Earlier this month, some of our organizations hosted a 13-member delegation of leaders of Haitian non-governmental and grassroots organizations. The purpose of their trip was to collect information and meet face-to-face with multilateral development bank officials to begin the process of analyzing the plans.

The delegation was extremely frustrated by the lack of access to donor-controlled information, especially documents, that is critical to their ability to engage in any meaningful debate on donor programs and policies in Haiti. For example, the delegation could not obtain a copy of the International Finance Corporation feasibility study on privatization, which proposes specific strategies and options for their nation. They noted that donors are blocking citizen participation in economic decisions that affect them, while they are pumping millions of dollars into so-called democracy projects and civil society-building projects.

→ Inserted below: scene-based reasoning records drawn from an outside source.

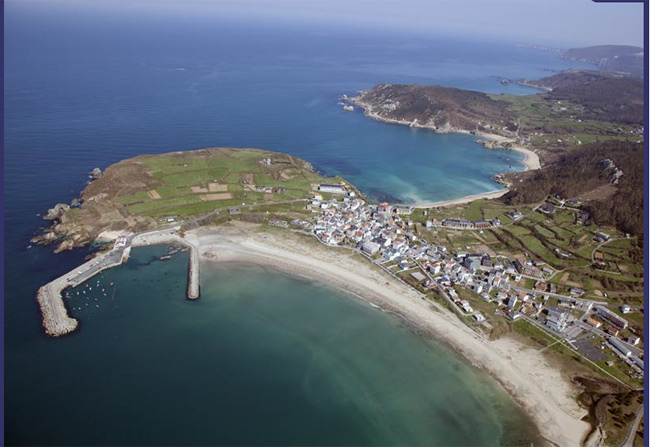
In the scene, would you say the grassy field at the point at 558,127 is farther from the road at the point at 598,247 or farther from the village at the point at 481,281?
the village at the point at 481,281

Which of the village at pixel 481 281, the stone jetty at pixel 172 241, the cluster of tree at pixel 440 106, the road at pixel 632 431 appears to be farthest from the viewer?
the cluster of tree at pixel 440 106

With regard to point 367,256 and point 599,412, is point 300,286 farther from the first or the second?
point 599,412

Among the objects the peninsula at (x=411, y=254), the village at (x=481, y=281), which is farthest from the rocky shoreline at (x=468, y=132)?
the village at (x=481, y=281)

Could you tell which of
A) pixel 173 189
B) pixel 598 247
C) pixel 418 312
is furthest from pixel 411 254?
pixel 173 189

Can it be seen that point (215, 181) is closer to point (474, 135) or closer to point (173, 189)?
point (173, 189)

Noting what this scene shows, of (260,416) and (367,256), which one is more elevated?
(367,256)

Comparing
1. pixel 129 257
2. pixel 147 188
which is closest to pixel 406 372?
pixel 129 257
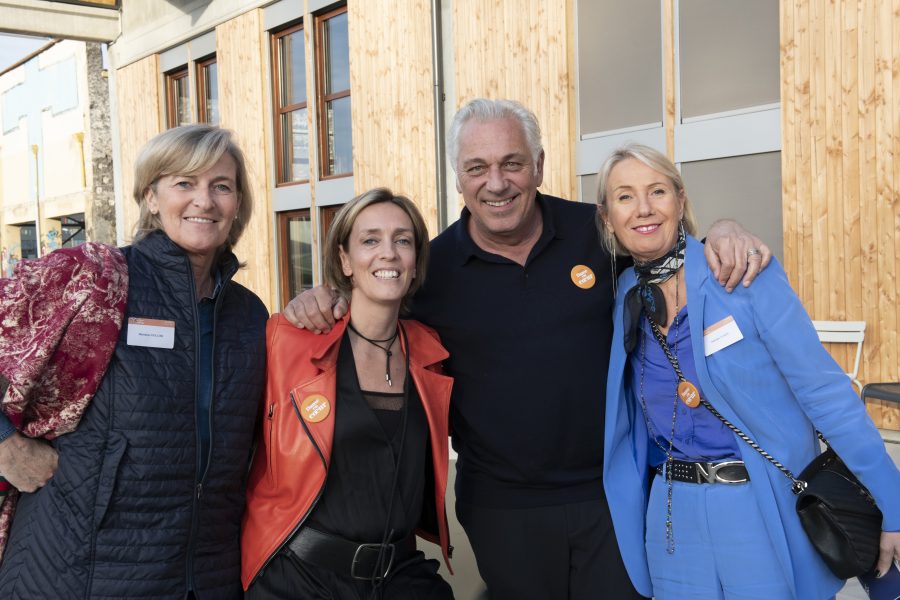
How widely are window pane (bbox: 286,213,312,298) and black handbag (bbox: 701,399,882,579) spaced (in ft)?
32.3

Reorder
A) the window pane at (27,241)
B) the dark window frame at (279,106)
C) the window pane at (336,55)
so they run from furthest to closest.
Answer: the window pane at (27,241)
the dark window frame at (279,106)
the window pane at (336,55)

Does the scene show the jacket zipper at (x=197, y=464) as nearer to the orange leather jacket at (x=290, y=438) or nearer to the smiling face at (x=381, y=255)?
the orange leather jacket at (x=290, y=438)

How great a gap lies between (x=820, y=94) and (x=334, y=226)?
4513 millimetres

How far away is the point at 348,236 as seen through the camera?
2.59 m

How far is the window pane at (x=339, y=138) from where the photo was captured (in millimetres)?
10820

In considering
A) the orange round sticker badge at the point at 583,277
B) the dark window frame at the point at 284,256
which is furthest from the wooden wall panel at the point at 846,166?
the dark window frame at the point at 284,256

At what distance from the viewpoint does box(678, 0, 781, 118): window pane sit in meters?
6.04

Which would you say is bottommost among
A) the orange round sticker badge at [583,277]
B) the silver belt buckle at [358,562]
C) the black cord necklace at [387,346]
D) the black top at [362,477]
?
the silver belt buckle at [358,562]

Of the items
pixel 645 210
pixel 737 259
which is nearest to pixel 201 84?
pixel 645 210

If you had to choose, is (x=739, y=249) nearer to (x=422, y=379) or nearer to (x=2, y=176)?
(x=422, y=379)

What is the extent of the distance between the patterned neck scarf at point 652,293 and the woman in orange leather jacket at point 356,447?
65 centimetres

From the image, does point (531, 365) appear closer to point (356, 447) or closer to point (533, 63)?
point (356, 447)

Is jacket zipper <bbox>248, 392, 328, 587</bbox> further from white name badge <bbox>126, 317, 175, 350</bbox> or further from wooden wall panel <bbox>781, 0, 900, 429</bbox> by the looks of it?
wooden wall panel <bbox>781, 0, 900, 429</bbox>

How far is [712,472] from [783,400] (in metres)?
0.27
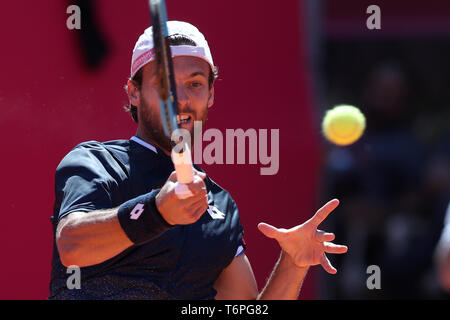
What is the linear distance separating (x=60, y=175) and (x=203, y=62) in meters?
0.70

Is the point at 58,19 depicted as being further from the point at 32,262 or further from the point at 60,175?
the point at 60,175

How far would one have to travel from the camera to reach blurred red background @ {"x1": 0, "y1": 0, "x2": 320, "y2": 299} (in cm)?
391

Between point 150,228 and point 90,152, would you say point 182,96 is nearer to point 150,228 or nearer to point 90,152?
point 90,152

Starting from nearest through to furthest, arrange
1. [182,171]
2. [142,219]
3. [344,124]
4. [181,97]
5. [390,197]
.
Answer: [182,171] < [142,219] < [181,97] < [344,124] < [390,197]

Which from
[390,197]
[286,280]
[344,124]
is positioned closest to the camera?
[286,280]

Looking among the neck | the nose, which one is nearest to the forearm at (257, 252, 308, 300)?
the neck

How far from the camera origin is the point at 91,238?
255cm

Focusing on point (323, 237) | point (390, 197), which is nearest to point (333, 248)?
point (323, 237)

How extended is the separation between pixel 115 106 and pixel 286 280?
1300 mm

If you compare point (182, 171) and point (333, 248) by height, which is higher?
point (182, 171)

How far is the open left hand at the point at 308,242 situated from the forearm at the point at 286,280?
5cm

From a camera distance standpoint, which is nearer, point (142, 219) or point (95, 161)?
point (142, 219)

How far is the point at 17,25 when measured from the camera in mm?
4004

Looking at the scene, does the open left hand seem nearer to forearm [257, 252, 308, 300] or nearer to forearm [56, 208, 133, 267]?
forearm [257, 252, 308, 300]
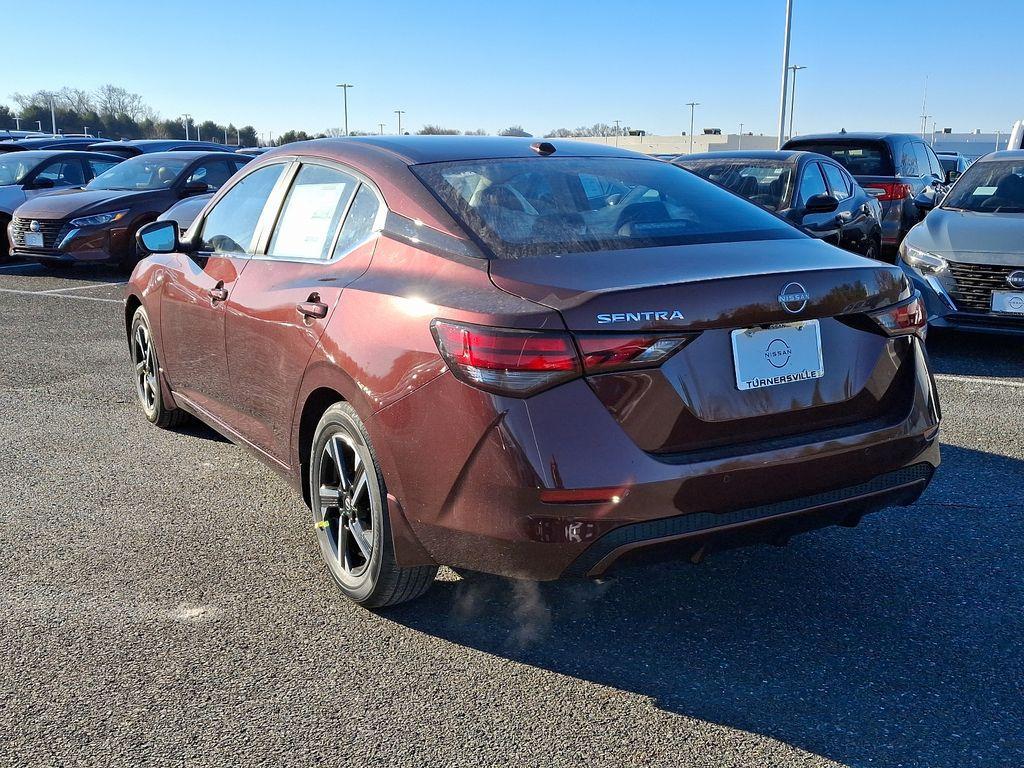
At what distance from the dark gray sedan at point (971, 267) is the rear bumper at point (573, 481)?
4.74 m

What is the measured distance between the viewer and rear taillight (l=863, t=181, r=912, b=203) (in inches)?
492

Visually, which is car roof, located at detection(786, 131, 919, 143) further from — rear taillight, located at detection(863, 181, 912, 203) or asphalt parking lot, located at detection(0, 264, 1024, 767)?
asphalt parking lot, located at detection(0, 264, 1024, 767)

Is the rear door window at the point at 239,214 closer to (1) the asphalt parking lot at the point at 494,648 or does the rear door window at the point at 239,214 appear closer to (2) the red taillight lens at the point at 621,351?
(1) the asphalt parking lot at the point at 494,648

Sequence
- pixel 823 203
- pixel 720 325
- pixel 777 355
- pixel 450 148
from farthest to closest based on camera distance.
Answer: pixel 823 203 < pixel 450 148 < pixel 777 355 < pixel 720 325

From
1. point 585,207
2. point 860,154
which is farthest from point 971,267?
point 860,154

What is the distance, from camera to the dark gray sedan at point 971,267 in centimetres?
708

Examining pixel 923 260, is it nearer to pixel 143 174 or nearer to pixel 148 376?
pixel 148 376

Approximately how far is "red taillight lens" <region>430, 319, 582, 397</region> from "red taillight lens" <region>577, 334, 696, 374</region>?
38 mm

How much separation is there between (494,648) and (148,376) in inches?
132

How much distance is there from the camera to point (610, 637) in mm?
3154

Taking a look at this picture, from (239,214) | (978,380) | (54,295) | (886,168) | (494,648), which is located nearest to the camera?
(494,648)

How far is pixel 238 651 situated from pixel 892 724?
1893 mm

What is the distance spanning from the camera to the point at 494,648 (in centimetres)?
310

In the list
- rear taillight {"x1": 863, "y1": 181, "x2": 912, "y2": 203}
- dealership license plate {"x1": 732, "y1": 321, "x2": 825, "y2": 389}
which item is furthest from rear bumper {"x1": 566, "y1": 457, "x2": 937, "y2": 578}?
rear taillight {"x1": 863, "y1": 181, "x2": 912, "y2": 203}
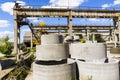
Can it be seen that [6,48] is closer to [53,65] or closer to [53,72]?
[53,65]

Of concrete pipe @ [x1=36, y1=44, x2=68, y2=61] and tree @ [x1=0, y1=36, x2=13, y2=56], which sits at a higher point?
concrete pipe @ [x1=36, y1=44, x2=68, y2=61]

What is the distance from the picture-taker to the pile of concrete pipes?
11086 mm

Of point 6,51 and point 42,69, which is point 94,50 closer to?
point 42,69

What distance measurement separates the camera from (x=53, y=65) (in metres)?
11.4

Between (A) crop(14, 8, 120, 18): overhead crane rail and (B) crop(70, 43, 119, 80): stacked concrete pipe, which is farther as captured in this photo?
(A) crop(14, 8, 120, 18): overhead crane rail

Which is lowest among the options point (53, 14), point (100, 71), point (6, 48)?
point (100, 71)

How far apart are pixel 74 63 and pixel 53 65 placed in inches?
60.8

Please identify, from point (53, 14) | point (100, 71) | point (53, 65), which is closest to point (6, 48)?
point (53, 14)

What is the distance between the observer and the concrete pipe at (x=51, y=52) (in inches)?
484

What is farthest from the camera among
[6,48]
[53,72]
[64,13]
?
[6,48]

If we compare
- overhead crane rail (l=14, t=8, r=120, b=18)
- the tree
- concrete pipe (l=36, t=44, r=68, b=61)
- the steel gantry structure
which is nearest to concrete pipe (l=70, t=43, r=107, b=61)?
concrete pipe (l=36, t=44, r=68, b=61)

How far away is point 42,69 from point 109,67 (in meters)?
4.29

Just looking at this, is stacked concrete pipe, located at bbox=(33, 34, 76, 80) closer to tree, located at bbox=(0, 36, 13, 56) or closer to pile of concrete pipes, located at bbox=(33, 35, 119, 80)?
pile of concrete pipes, located at bbox=(33, 35, 119, 80)

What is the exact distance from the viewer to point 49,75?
430 inches
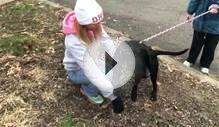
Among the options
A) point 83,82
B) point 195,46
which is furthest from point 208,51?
point 83,82

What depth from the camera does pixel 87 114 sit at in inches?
149

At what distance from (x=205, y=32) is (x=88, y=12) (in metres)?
1.84

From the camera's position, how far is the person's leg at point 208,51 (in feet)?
15.9

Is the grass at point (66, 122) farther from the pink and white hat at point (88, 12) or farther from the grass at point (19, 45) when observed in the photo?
the grass at point (19, 45)

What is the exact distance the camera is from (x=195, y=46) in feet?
16.4

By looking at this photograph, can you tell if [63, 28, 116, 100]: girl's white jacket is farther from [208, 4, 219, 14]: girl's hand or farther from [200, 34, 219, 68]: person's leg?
[200, 34, 219, 68]: person's leg

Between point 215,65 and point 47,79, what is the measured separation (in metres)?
2.07

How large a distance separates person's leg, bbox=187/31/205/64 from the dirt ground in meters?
0.52

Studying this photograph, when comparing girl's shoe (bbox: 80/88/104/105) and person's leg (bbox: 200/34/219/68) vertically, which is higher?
girl's shoe (bbox: 80/88/104/105)
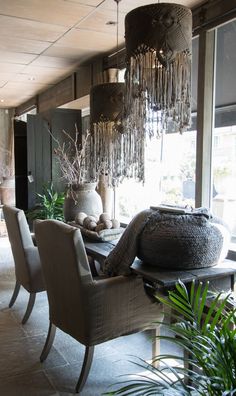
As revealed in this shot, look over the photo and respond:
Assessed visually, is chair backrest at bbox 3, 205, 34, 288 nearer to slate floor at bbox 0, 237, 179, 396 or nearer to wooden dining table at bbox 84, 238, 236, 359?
slate floor at bbox 0, 237, 179, 396

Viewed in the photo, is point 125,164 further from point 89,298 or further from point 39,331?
point 39,331

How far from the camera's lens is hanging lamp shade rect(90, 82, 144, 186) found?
2934 mm

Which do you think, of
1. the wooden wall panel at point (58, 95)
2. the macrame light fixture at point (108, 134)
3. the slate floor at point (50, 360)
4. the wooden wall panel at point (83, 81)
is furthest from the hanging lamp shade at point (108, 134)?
the wooden wall panel at point (58, 95)

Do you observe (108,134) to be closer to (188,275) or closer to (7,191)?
(188,275)

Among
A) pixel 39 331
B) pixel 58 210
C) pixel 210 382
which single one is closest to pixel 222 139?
pixel 39 331

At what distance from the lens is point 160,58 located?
198 centimetres

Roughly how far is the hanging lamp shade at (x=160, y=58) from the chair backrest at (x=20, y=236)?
1.54m

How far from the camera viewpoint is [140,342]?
296cm

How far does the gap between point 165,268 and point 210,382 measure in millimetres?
1163

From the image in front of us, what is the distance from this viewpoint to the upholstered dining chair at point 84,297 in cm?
221

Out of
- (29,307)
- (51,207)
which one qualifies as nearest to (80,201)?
(29,307)

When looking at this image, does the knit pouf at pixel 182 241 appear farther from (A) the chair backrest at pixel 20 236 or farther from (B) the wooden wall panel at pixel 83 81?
(B) the wooden wall panel at pixel 83 81

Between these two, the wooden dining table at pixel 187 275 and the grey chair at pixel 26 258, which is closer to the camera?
the wooden dining table at pixel 187 275

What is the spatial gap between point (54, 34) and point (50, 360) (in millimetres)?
3160
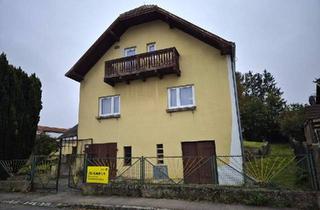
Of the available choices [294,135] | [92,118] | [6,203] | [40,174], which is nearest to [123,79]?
[92,118]

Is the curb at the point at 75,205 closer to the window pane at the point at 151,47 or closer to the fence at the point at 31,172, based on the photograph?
the fence at the point at 31,172

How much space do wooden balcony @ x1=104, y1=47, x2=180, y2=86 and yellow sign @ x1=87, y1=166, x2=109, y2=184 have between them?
578 centimetres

The delegation made it clear to donors that Haitian citizens’ groups must be seen as active participants in each step of the development process, including economic policy making, rather than merely as implementers of foreign-designed projects. The Haitian people expect their government to ensure that donor-supported projects and policies serve the interests of the Haitian people, include the people in the formulation of the programs, and transform, rather than reinforce, the social and economic status-quo that led to the military coup d’etat and continue to marginalize Haiti’s poor majority.

Once again, we urge that the donor community disseminate information to the Haitian population and devise mechanisms, in concert with the Haitian government, to enable citizens and their parliament to become informed participants in the economic policymaking process. Without these actions, there can be no lasting democracy or development in Haiti.